El epicentro de esta revolución es el Distrito de Riego 030, una zona con casi 22 mil hectáreas que clama por innovación. Durante años, los agricultores de la región se han visto obligados a sembrar forrajes debido a la severa contaminación del agua proveniente del río Atoyac. Sin embargo, la estrategia actual plantea un cambio de paradigma: tras una inversión inicial de 52 millones de pesos para arrancar el megaproyecto, el estado inyectará una segunda etapa con otros 52 millones adicionales.
El plan es ambicioso pero quirúrgico: sanear el agua y distribuirla a través de hidrantes especializados, una tecnología que promete ahorrar cerca del 80 por ciento del consumo actual. Al tener acceso a agua limpia, los productores finalmente podrán reconvertir sus cultivos, transformando no solo el ecosistema, sino su propia economía.
Pero la visión integral de Bañuelos y del gobierno estatal va más allá. En una sinergia intersecretarial, están abordando el desafío del lirio acuático que asfixia casi el 80 por ciento del lago de Valsequillo, sometiéndolo a pruebas tecnológicas para convertirlo en mejorador de suelo y adoquín para obras comunitarias.

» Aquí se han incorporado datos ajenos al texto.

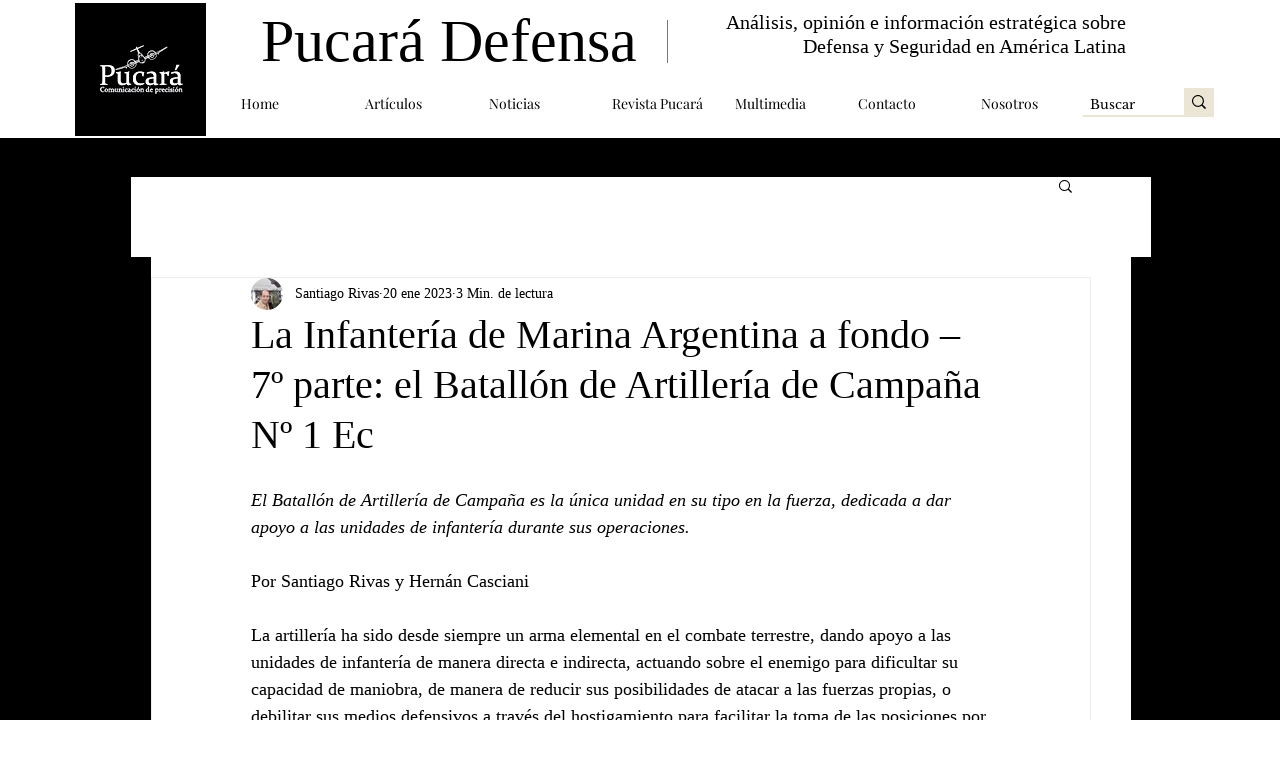

--- FILE ---
content_type: text/css; charset=utf-8
request_url: https://www.pucara.org/_serverless/pro-gallery-css-v4-server/layoutCss?ver=2&id=2pdgf-not-scoped&items=3661_4121_2737%7C3467_4288_2848%7C3658_4288_2848%7C3696_4288_2848%7C3854_4288_2848%7C3601_4151_2757%7C3553_4288_2848%7C3551_4288_2848%7C3601_4288_2848%7C3706_4288_2848%7C3584_4288_2848%7C3475_4288_2848%7C3494_4288_2848%7C3305_4206_2794%7C3757_4288_2848&container=2467.4375_740_2602.453125_720&options=gallerySizeType:px%7CenableInfiniteScroll:true%7CtitlePlacement:SHOW_ON_HOVER%7CimageMargin:5%7CisVertical:false%7CgridStyle:0%7CgalleryLayout:1%7CnumberOfImagesPerRow:0%7CgallerySizePx:300%7CcubeType:fill%7CgalleryThumbnailsAlignment:none
body_size: -124
content:
#pro-gallery-2pdgf-not-scoped [data-hook="item-container"][data-idx="0"].gallery-item-container{opacity: 1 !important;display: block !important;transition: opacity .2s ease !important;top: 0px !important;left: 0px !important;right: auto !important;height: 244px !important;width: 367px !important;} #pro-gallery-2pdgf-not-scoped [data-hook="item-container"][data-idx="0"] .gallery-item-common-info-outer{height: 100% !important;} #pro-gallery-2pdgf-not-scoped [data-hook="item-container"][data-idx="0"] .gallery-item-common-info{height: 100% !important;width: 100% !important;} #pro-gallery-2pdgf-not-scoped [data-hook="item-container"][data-idx="0"] .gallery-item-wrapper{width: 367px !important;height: 244px !important;margin: 0 !important;} #pro-gallery-2pdgf-not-scoped [data-hook="item-container"][data-idx="0"] .gallery-item-content{width: 367px !important;height: 244px !important;margin: 0px 0px !important;opacity: 1 !important;} #pro-gallery-2pdgf-not-scoped [data-hook="item-container"][data-idx="0"] .gallery-item-hover{width: 367px !important;height: 244px !important;opacity: 1 !important;} #pro-gallery-2pdgf-not-scoped [data-hook="item-container"][data-idx="0"] .item-hover-flex-container{width: 367px !important;height: 244px !important;margin: 0px 0px !important;opacity: 1 !important;} #pro-gallery-2pdgf-not-scoped [data-hook="item-container"][data-idx="0"] .gallery-item-wrapper img{width: 100% !important;height: 100% !important;opacity: 1 !important;} #pro-gallery-2pdgf-not-scoped [data-hook="item-container"][data-idx="1"].gallery-item-container{opacity: 1 !important;display: block !important;transition: opacity .2s ease !important;top: 0px !important;left: 372px !important;right: auto !important;height: 244px !important;width: 368px !important;} #pro-gallery-2pdgf-not-scoped [data-hook="item-container"][data-idx="1"] .gallery-item-common-info-outer{height: 100% !important;} #pro-gallery-2pdgf-not-scoped [data-hook="item-container"][data-idx="1"] .gallery-item-common-info{height: 100% !important;width: 100% !important;} #pro-gallery-2pdgf-not-scoped [data-hook="item-container"][data-idx="1"] .gallery-item-wrapper{width: 368px !important;height: 244px !important;margin: 0 !important;} #pro-gallery-2pdgf-not-scoped [data-hook="item-container"][data-idx="1"] .gallery-item-content{width: 368px !important;height: 244px !important;margin: 0px 0px !important;opacity: 1 !important;} #pro-gallery-2pdgf-not-scoped [data-hook="item-container"][data-idx="1"] .gallery-item-hover{width: 368px !important;height: 244px !important;opacity: 1 !important;} #pro-gallery-2pdgf-not-scoped [data-hook="item-container"][data-idx="1"] .item-hover-flex-container{width: 368px !important;height: 244px !important;margin: 0px 0px !important;opacity: 1 !important;} #pro-gallery-2pdgf-not-scoped [data-hook="item-container"][data-idx="1"] .gallery-item-wrapper img{width: 100% !important;height: 100% !important;opacity: 1 !important;} #pro-gallery-2pdgf-not-scoped [data-hook="item-container"][data-idx="2"].gallery-item-container{opacity: 1 !important;display: block !important;transition: opacity .2s ease !important;top: 249px !important;left: 0px !important;right: auto !important;height: 244px !important;width: 367px !important;} #pro-gallery-2pdgf-not-scoped [data-hook="item-container"][data-idx="2"] .gallery-item-common-info-outer{height: 100% !important;} #pro-gallery-2pdgf-not-scoped [data-hook="item-container"][data-idx="2"] .gallery-item-common-info{height: 100% !important;width: 100% !important;} #pro-gallery-2pdgf-not-scoped [data-hook="item-container"][data-idx="2"] .gallery-item-wrapper{width: 367px !important;height: 244px !important;margin: 0 !important;} #pro-gallery-2pdgf-not-scoped [data-hook="item-container"][data-idx="2"] .gallery-item-content{width: 367px !important;height: 244px !important;margin: 0px 0px !important;opacity: 1 !important;} #pro-gallery-2pdgf-not-scoped [data-hook="item-container"][data-idx="2"] .gallery-item-hover{width: 367px !important;height: 244px !important;opacity: 1 !important;} #pro-gallery-2pdgf-not-scoped [data-hook="item-container"][data-idx="2"] .item-hover-flex-container{width: 367px !important;height: 244px !important;margin: 0px 0px !important;opacity: 1 !important;} #pro-gallery-2pdgf-not-scoped [data-hook="item-container"][data-idx="2"] .gallery-item-wrapper img{width: 100% !important;height: 100% !important;opacity: 1 !important;} #pro-gallery-2pdgf-not-scoped [data-hook="item-container"][data-idx="3"]{display: none !important;} #pro-gallery-2pdgf-not-scoped [data-hook="item-container"][data-idx="4"]{display: none !important;} #pro-gallery-2pdgf-not-scoped [data-hook="item-container"][data-idx="5"]{display: none !important;} #pro-gallery-2pdgf-not-scoped [data-hook="item-container"][data-idx="6"]{display: none !important;} #pro-gallery-2pdgf-not-scoped [data-hook="item-container"][data-idx="7"]{display: none !important;} #pro-gallery-2pdgf-not-scoped [data-hook="item-container"][data-idx="8"]{display: none !important;} #pro-gallery-2pdgf-not-scoped [data-hook="item-container"][data-idx="9"]{display: none !important;} #pro-gallery-2pdgf-not-scoped [data-hook="item-container"][data-idx="10"]{display: none !important;} #pro-gallery-2pdgf-not-scoped [data-hook="item-container"][data-idx="11"]{display: none !important;} #pro-gallery-2pdgf-not-scoped [data-hook="item-container"][data-idx="12"]{display: none !important;} #pro-gallery-2pdgf-not-scoped [data-hook="item-container"][data-idx="13"]{display: none !important;} #pro-gallery-2pdgf-not-scoped [data-hook="item-container"][data-idx="14"]{display: none !important;} #pro-gallery-2pdgf-not-scoped .pro-gallery-prerender{height:2041.4504152361392px !important;}#pro-gallery-2pdgf-not-scoped {height:2041.4504152361392px !important; width:740px !important;}#pro-gallery-2pdgf-not-scoped .pro-gallery-margin-container {height:2041.4504152361392px !important;}#pro-gallery-2pdgf-not-scoped .pro-gallery {height:2041.4504152361392px !important; width:740px !important;}#pro-gallery-2pdgf-not-scoped .pro-gallery-parent-container {height:2041.4504152361392px !important; width:745px !important;}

Valentina, The Killers y el Nacionalito Charro
Detrás de las cifras millonarias y los planes hídricos nacionales, existe una Rebeca que vibra con el rugido de un estadio y el relincho de un caballo. Amante del rock y fanática confesa de The Killers —a quienes disfrutó el año pasado en la Feria de Puebla—, su verdadera pasión de fin de semana huele a tierra mojada y cuero.
La charrería no es un pasatiempo para ella; es una herencia generacional que defiende con orgullo. Dueña de tres yeguas a las que considera parte de su familia (Valentina, Chonita y Juanita), Bañuelos es una promotora activa de este deporte que, asegura, es una expresión viva de la identidad mexicana.
Esta faceta personal se entrelaza de manera fascinante con la agenda del estado. Puebla se prepara para ser la sede del Nacionalito Charro, un evento masivo que congregará a niñas, niños y jóvenes de todo México y de Estados Unidos. Este encuentro, impulsado fuertemente por la administración actual, tendrá un espacio estelar en el “Forum Pensar en Grande”, consolidando a la entidad como un epicentro cultural y deportivo.
Entre la tecnificación de campos agrícolas, la promoción de la adopción en el Instituto de Bienestar Animal y las prácticas con su escaramuza, Rebeca Bañuelos se mueve con una filosofía clara, un mantra que le recuerda por qué está en el servicio público:
No hay sueños demasiado grandes. Hay que soñar en grande para hacer nuestra realidad grande”.
Y en Puebla, en materia de agua y medio ambiente, los sueños grandes son hoy, más que nunca, una necesidad vital.